[openstack-dev] [zaqar] Juno Performance Testing (Round 2)

Joe Gordon joe.gordon0 at gmail.com
Fri Sep 12 18:45:49 UTC 2014


On Tue, Sep 9, 2014 at 12:19 PM, Kurt Griffiths <
kurt.griffiths at rackspace.com> wrote:

> Hi folks,
>
> In this second round of performance testing, I benchmarked the new Redis
> driver. I used the same setup and tests as in Round 1 to make it easier to
> compare the two drivers. I did not test Redis in master-slave mode, but
> that likely would not make a significant difference in the results since
> Redis replication is asynchronous[1].
>
> As always, the usual benchmarking disclaimers apply (i.e., take these
> numbers with a grain of salt; they are only intended to provide a ballpark
> reference; you should perform your own tests, simulating your specific
> scenarios and using your own hardware; etc.).
>
> ## Setup ##
>
> Rather than VMs, I provisioned some Rackspace OnMetal[3] servers to
> mitigate noisy neighbor when running the performance tests:
>
> * 1x Load Generator
>     * Hardware
>         * 1x Intel Xeon E5-2680 v2 2.8Ghz
>         * 32 GB RAM
>         * 10Gbps NIC
>         * 32GB SATADOM
>     * Software
>         * Debian Wheezy
>         * Python 2.7.3
>         * zaqar-bench
> * 1x Web Head
>     * Hardware
>         * 1x Intel Xeon E5-2680 v2 2.8Ghz
>         * 32 GB RAM
>         * 10Gbps NIC
>         * 32GB SATADOM
>     * Software
>         * Debian Wheezy
>         * Python 2.7.3
>         * zaqar server
>             * storage=mongodb
>             * partitions=4
>             * MongoDB URI configured with w=majority
>         * uWSGI + gevent
>             * config: http://paste.openstack.org/show/100592/
>             * app.py: http://paste.openstack.org/show/100593/
> * 3x MongoDB Nodes
>     * Hardware
>         * 2x Intel Xeon E5-2680 v2 2.8Ghz
>         * 128 GB RAM
>         * 10Gbps NIC
>         * 2x LSI Nytro WarpDrive BLP4-1600[2]
>     * Software
>         * Debian Wheezy
>         * mongod 2.6.4
>             * Default config, except setting replSet and enabling periodic
>               logging of CPU and I/O
>             * Journaling enabled
>             * Profiling on message DBs enabled for requests over 10ms
> * 1x Redis Node
>     * Hardware
>         * 2x Intel Xeon E5-2680 v2 2.8Ghz
>         * 128 GB RAM
>         * 10Gbps NIC
>         * 2x LSI Nytro WarpDrive BLP4-1600[2]
>     * Software
>         * Debian Wheezy
>         * Redis 2.4.14
>             * Default config (snapshotting and AOF enabled)
>             * One process
>
> As in Round 1, Keystone auth is disabled and requests go over HTTP, not
> HTTPS. The latency introduced by enabling these is outside the control of
> Zaqar, but should be quite minimal (speaking anecdotally, I would expect
> an additional 1-3ms for cached tokens and assuming an optimized TLS
> termination setup).
>
> For generating the load, I again used the zaqar-bench tool.
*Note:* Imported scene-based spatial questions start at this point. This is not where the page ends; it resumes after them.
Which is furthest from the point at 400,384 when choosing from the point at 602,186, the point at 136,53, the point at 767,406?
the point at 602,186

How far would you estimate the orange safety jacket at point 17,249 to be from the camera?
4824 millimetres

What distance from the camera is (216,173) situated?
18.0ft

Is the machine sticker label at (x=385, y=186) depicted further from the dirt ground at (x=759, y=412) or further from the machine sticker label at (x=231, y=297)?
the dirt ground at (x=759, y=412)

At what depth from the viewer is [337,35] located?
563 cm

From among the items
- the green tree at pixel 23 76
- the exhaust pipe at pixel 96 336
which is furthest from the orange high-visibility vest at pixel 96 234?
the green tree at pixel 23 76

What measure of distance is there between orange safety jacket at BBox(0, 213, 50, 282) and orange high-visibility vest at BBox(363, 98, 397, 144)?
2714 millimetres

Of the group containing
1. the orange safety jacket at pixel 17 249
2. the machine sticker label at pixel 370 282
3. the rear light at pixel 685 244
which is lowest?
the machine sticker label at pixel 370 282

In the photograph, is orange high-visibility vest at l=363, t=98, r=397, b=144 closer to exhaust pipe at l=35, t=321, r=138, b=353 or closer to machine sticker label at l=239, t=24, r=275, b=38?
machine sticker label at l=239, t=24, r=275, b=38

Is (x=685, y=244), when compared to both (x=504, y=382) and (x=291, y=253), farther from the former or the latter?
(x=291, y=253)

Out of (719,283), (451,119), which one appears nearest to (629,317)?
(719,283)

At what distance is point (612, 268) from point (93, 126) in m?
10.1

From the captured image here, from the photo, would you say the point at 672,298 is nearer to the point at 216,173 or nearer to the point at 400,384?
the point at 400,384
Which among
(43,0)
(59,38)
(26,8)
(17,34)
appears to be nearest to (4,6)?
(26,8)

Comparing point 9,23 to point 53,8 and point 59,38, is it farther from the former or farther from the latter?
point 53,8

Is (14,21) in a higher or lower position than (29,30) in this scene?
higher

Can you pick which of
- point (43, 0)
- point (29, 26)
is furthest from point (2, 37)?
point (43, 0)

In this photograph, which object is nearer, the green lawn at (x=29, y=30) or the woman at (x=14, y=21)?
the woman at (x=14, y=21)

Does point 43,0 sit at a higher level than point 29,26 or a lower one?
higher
I would like
> to see the team complete a large-scale Tsung test as well (including a
> full HA deployment with Keystone and HTTPS enabled), but decided not to
> wait for that before publishing the results for the Redis driver using
> zaqar-bench.
>
> CPU usage on the Redis node peaked at around 75% for the one process. To
> better utilize the hardware, a production deployment would need to run
> multiple Redis processes and use Zaqar's backend pooling feature to
> distribute queues across the various instances.
>
> Several different messaging patterns were tested, taking inspiration
> from: https://wiki.openstack.org/wiki/Use_Cases_(Zaqar)
>
> Each test was executed three times and the best time recorded.
>
> A ~1K sample message (1398 bytes) was used for all tests.
>
> ## Results ##
>
> ### Event Broadcasting (Read-Heavy) ###
>
> OK, so let's say you have a somewhat low-volume source, but tons of event
> observers. In this case, the observers easily outpace the producer, making
> this a read-heavy workload.
>
> Options
>     * 1 producer process with 5 gevent workers
>         * 1 message posted per request
>     * 2 observer processes with 25 gevent workers each
>         * 5 messages listed per request by the observers
>     * Load distributed across 4[6] queues
>     * 10-second duration
>

10 seconds is way too short


>
> Results
>     * Redis
>         * Producer: 1.7 ms/req,  585 req/sec
>         * Observer: 1.5 ms/req, 1254 req/sec
>     * Mongo
>         * Producer: 2.2 ms/req,  454 req/sec
>         * Observer: 1.5 ms/req, 1224 req/sec


If zaqar is like amazon SQS, then the latency for a single message and the
throughput for a single tenant is not important. I wouldn't expect anyone
who has latency sensitive work loads or needs massive throughput to use
zaqar, as these people wouldn't use SQS either. The consistency of the
latency (shouldn't change under load) and zaqar's ability to scale
horizontally mater much more. What I would be great to see some other
things benchmarked instead:

* graph latency versus number of concurrent active tenants
* graph latency versus message size
* How throughput scales as you scale up the number of assorted zaqar
components. If one of the benefits of zaqar is its horizontal scalability,
lets see it.
* How does this change with message batching?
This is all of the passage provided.